You may, if you wish, lament the fact that we went from celebrating men and women like Breslin, who roamed the streets and told people’s stories with uncommon compassion and warmth, to feting mediocrities who’ve done little more than master the tribal ululations of the left. You may also take a magnifying glass to the Pulitzer Prize Board itself, and argue that the award’s skid into farce was all but guaranteed once the panel of judges was stacked with leftist activists rather than dispassionate writers and editors.

But neither rage nor lament offer much to keep us keeping on. Go back for a moment and reread those nuggets from Breslin at the top of this piece. Even from a distance of many decades, they still throb with an unmistakably American spirit, great and true and timeless.

It’s a spirit that was forged in small, local newsrooms—Breslin started out as a copy boy for the Long Island Press—stacked with blue-collar reporters who were no better educated, compensated, or regarded than the police officers, firemen, small-business owners, and elected officials they covered.

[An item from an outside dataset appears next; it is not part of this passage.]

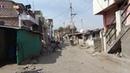 2018. Вот так живут люди в Индии. Простая улица рядом с ашрамом с Доктор Перч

It’s a spirit attuned to the thoughts and feelings of gravediggers and beat cops just as it is to the exhortations of officials, intellectuals, and other grandees.

And it’s a spirit that gives even the most distasteful people and the most troubling ideas a fair shake, because it understands that whatever quarrels we Americans may have, we ought to quarrel, as the Talmud teaches us, for the sake of heaven, hoping not to destroy each other but to keep each other honest.

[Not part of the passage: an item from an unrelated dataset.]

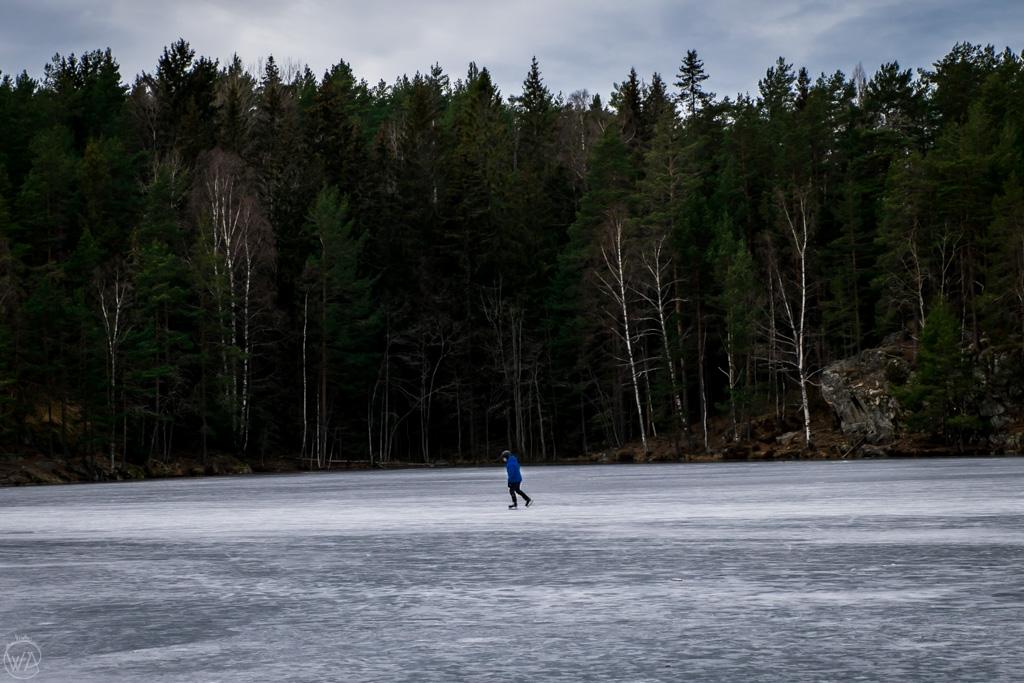 Ice skating on Noklevannet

Breslin, bless him, embodied this spirit well. But look elsewhere, and you’ll find it everywhere among the Pulitzers’ storied alums. The Pulitzer for music, for example, which was recently awarded to Kendrick Lamar, every NPR listener’s favorite rapper, once honored works like Aaron Copland’s Appalachian Spring, a musical love note to ordinary Americans that remains a beloved classic. Or the Pulitzer for fiction, now a referendum on fashionable political opinions, was not too long ago the domain of To Kill a Mockingbird, The Fixer, and The Old Man and the Sea.

We return to these great works, we keep reading Breslin and the rest of the Pulitzer gang, for the same reason we cringe when we read the mirthless ministrations of M. Gessen: because the Pulitzer winners of old help us make sense of this complicated and nuanced and vast and maddening and inspiring and incomparable nation, rather than reduce it to some dreary and grotesque cartoon of political uniformity.

Whenever you have a few hours to kill, go on the Pulitzer site, scroll to 1986, click on Breslin’s name, and read a few of his celebrated pieces. The warmth and the passion you’ll feel permeating through the page aren’t just nostalgia; they’re a promise that American curiosity is too resilient to be crushed by pedigreed bureaucrats. And even if their work wouldn’t win them the prize anymore, the spirit of the Pulitzers continues to inspire reporters and poets and composers and editors and novelists dedicated to telling American stories. And that’s more meaningful than any award could ever be.